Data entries
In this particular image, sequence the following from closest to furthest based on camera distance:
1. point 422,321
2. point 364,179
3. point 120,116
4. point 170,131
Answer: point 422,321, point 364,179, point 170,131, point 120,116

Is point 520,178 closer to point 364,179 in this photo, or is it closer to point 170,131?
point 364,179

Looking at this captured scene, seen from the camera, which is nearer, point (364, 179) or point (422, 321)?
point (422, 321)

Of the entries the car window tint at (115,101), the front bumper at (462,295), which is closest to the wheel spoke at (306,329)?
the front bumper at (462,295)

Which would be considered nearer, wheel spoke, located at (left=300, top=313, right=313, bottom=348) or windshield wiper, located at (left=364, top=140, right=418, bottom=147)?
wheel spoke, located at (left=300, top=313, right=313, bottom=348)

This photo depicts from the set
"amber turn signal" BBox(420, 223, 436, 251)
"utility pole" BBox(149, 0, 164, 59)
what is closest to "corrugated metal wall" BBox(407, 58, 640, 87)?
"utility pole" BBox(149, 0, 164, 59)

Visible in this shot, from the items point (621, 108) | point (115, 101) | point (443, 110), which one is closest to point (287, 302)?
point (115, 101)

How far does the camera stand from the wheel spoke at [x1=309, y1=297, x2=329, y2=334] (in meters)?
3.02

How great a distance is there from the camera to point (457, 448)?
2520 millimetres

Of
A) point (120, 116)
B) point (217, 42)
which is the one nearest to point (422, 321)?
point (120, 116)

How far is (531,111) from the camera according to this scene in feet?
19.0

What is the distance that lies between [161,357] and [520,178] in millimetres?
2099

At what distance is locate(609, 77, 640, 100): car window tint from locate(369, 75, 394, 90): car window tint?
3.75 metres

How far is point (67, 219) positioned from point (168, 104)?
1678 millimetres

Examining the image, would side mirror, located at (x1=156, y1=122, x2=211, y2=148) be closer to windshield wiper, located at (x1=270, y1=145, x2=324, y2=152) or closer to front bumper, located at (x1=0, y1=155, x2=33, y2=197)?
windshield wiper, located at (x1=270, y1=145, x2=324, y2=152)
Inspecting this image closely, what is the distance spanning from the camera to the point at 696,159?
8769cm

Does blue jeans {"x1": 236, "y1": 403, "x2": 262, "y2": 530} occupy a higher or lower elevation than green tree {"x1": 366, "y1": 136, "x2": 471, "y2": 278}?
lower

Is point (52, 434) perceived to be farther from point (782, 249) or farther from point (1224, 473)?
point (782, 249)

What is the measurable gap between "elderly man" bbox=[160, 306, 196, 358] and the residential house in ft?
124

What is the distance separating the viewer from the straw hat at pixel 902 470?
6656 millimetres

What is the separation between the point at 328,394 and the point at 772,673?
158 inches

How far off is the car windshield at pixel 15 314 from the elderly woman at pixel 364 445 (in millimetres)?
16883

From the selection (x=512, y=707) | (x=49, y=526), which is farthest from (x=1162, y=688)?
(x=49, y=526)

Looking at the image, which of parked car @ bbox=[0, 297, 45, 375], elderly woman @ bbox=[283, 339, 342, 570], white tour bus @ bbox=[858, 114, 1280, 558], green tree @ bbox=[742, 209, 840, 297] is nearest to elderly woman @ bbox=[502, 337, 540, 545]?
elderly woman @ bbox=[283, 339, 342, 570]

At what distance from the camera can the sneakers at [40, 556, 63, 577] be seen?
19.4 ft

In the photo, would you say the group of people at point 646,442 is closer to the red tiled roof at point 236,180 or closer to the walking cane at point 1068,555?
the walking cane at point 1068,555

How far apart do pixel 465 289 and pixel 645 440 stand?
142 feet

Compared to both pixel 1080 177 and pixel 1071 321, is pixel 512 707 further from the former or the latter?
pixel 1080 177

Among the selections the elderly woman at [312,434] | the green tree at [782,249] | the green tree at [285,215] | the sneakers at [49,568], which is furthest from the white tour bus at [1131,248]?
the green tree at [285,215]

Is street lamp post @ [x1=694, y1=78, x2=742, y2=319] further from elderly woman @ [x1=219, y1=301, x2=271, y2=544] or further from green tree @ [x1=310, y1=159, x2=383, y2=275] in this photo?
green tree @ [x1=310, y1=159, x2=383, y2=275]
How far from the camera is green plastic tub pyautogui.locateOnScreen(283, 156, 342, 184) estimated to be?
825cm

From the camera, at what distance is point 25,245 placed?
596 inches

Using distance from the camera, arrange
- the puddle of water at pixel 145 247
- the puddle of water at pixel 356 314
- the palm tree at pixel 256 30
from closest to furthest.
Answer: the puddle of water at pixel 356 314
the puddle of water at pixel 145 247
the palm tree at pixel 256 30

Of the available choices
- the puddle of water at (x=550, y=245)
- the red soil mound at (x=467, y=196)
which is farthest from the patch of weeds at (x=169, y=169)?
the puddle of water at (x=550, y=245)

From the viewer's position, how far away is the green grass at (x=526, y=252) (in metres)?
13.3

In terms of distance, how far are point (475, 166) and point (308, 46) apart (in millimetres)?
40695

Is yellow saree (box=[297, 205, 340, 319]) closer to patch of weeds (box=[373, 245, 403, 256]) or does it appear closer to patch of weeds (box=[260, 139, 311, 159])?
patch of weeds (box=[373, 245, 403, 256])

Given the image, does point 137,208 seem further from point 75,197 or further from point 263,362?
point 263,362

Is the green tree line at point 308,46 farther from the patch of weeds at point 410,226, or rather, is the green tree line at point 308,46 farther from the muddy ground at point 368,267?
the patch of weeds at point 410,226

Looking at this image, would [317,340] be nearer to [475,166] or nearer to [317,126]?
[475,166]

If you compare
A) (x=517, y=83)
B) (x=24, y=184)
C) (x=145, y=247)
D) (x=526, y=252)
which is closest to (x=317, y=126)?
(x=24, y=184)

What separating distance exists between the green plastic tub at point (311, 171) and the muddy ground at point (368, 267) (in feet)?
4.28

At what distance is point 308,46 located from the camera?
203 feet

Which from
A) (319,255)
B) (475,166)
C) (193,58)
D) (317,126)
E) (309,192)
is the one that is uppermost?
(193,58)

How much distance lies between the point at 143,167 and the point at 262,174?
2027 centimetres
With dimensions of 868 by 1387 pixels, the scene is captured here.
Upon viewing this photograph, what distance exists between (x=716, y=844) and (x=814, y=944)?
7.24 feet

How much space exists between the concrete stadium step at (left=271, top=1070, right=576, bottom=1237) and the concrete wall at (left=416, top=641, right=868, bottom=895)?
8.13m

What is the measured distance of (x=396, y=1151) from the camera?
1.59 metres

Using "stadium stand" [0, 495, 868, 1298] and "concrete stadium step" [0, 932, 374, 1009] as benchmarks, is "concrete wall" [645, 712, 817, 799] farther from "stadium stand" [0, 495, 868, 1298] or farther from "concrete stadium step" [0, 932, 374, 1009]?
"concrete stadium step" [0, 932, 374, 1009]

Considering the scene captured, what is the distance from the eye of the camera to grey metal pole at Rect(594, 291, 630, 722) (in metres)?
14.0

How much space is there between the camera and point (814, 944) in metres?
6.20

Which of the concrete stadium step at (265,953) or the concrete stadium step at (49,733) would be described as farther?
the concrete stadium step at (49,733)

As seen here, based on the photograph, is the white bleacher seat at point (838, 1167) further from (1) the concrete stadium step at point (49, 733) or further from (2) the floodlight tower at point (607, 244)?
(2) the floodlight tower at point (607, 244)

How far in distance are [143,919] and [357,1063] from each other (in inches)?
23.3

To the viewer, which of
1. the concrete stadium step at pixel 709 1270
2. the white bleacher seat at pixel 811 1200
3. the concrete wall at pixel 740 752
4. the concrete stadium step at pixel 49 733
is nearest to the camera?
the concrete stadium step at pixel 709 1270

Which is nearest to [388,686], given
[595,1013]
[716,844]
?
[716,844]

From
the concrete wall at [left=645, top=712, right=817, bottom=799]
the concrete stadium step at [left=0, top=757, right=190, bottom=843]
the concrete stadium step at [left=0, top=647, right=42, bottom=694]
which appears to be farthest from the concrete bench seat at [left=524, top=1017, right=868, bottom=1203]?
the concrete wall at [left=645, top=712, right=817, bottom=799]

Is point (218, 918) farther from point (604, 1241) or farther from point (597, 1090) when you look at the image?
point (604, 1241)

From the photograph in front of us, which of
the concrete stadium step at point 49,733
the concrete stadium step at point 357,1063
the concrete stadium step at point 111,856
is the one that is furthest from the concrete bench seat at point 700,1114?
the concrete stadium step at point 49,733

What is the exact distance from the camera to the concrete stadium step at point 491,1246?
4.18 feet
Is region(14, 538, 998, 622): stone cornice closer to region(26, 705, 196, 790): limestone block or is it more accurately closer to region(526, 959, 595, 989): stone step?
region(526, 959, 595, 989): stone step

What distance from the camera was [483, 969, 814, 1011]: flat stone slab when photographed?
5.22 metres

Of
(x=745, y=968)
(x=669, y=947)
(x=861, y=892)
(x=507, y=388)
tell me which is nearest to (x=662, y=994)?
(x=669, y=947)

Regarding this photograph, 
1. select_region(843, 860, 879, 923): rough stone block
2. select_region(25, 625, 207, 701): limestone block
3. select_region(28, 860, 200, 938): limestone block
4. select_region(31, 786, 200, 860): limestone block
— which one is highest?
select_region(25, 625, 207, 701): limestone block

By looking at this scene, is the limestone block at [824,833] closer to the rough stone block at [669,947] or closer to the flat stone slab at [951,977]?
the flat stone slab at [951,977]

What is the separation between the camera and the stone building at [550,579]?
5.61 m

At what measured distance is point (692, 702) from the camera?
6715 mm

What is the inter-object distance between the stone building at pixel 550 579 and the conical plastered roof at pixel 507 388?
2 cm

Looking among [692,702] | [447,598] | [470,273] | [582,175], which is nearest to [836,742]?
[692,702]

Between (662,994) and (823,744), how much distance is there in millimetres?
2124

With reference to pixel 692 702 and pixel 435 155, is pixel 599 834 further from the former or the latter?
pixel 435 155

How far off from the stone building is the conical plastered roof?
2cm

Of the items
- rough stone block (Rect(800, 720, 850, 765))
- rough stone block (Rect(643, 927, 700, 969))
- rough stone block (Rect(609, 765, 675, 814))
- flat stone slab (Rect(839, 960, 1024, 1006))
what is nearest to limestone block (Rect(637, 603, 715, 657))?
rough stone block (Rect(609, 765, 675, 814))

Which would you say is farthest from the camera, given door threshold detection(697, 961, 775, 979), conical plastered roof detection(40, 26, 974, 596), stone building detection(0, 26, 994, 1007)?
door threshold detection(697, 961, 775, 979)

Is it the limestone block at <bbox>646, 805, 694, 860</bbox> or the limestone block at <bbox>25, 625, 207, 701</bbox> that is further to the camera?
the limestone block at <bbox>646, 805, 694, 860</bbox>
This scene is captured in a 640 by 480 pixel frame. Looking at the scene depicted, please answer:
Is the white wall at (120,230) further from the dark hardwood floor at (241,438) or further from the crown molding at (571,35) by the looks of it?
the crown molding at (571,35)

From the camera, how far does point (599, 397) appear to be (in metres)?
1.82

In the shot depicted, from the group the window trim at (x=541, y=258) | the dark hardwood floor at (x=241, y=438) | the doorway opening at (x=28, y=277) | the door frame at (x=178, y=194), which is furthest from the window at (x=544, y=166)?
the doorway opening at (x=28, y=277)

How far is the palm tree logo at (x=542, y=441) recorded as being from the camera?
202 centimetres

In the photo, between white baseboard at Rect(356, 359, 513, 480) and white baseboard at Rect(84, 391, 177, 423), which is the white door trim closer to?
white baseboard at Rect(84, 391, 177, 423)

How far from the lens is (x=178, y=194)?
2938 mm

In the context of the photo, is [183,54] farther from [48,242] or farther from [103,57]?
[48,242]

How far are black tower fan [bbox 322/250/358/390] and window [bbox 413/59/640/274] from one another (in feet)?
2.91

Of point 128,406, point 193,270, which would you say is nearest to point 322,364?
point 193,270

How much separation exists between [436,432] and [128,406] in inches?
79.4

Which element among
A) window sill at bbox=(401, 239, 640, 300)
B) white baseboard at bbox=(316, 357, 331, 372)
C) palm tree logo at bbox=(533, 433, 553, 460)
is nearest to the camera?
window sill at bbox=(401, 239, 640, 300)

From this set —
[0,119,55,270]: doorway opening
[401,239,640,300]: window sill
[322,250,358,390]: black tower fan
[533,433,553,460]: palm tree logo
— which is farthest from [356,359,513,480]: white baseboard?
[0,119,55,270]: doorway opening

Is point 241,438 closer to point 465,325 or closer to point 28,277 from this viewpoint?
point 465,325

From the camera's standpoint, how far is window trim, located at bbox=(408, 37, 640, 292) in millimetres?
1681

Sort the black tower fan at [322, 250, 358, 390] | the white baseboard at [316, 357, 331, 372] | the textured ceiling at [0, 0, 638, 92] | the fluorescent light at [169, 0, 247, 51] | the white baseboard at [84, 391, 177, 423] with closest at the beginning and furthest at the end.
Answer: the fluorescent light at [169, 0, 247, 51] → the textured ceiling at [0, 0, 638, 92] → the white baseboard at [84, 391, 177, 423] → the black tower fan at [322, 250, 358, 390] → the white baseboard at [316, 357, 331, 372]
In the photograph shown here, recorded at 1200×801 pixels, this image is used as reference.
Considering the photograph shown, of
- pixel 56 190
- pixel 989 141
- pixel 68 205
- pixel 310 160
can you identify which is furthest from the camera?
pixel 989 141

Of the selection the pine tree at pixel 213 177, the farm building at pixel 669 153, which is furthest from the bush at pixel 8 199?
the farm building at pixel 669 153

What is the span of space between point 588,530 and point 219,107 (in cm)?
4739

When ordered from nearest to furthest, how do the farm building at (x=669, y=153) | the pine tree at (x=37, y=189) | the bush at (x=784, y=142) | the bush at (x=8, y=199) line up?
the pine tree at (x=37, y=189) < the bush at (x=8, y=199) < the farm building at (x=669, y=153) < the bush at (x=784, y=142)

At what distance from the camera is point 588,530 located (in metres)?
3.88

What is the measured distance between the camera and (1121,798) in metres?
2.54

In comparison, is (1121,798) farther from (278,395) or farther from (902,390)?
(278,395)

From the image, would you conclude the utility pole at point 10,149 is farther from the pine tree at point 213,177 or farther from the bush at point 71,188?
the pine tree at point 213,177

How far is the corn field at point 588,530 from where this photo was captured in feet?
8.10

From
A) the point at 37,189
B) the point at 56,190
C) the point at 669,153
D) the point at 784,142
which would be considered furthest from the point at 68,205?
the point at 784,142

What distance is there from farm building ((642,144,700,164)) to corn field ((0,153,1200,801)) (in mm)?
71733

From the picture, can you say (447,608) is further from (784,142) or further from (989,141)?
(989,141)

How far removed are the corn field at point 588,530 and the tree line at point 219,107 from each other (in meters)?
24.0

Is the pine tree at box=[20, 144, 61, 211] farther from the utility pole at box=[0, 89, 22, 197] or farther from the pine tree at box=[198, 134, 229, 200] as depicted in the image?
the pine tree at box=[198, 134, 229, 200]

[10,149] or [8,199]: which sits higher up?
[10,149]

Given task -
In the entries above, find the line containing "At what distance from the camera is". Set down that line and every line after it through the last one, exactly and alone.

Solution -
At what distance from the camera is point 588,530 located (in metres)?
3.88

What is the measured distance between the camera and (1121,798) in metres?
2.54

In comparison, is (1121,798) farther from (278,395) or farther from (902,390)?
(278,395)

From the image, would you conclude the utility pole at point 10,149 is farther from the pine tree at point 213,177 or farther from the bush at point 71,188?
the pine tree at point 213,177

How far is the corn field at point 588,530 from where this photo was captured in feet?
8.10

From
A) the point at 37,189
B) the point at 56,190
C) the point at 669,153
D) the point at 784,142
which would be considered furthest from the point at 68,205?
the point at 784,142

What distance is there from farm building ((642,144,700,164)) to corn field ((0,153,1200,801)) (in mm)?
71733

From the picture, can you say (447,608) is further from (784,142) or further from (989,141)?
(989,141)

How far removed are the corn field at point 588,530 and the tree line at point 219,107 from each other (in meters)?
24.0

Is the pine tree at box=[20, 144, 61, 211] farther from the utility pole at box=[0, 89, 22, 197] or farther from the pine tree at box=[198, 134, 229, 200] as depicted in the image?
the pine tree at box=[198, 134, 229, 200]

[10,149] or [8,199]: which sits higher up?
[10,149]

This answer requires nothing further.